### MATERIALS PROVIDED
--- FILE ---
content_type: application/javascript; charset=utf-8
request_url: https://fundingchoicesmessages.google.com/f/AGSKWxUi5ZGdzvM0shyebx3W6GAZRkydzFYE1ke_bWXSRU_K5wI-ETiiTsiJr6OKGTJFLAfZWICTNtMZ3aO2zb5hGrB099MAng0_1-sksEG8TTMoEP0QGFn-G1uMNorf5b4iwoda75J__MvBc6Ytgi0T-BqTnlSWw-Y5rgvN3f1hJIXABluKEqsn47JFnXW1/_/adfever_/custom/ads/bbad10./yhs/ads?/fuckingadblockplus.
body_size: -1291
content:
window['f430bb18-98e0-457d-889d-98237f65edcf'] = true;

### TASK
Set down the records above once more, exactly as they stand.

### YOUR RESPONSE
--- FILE ---
content_type: application/javascript; charset=utf-8
request_url: https://fundingchoicesmessages.google.com/f/AGSKWxUi5ZGdzvM0shyebx3W6GAZRkydzFYE1ke_bWXSRU_K5wI-ETiiTsiJr6OKGTJFLAfZWICTNtMZ3aO2zb5hGrB099MAng0_1-sksEG8TTMoEP0QGFn-G1uMNorf5b4iwoda75J__MvBc6Ytgi0T-BqTnlSWw-Y5rgvN3f1hJIXABluKEqsn47JFnXW1/_/adfever_/custom/ads/bbad10./yhs/ads?/fuckingadblockplus.
body_size: -1291
content:
window['f430bb18-98e0-457d-889d-98237f65edcf'] = true;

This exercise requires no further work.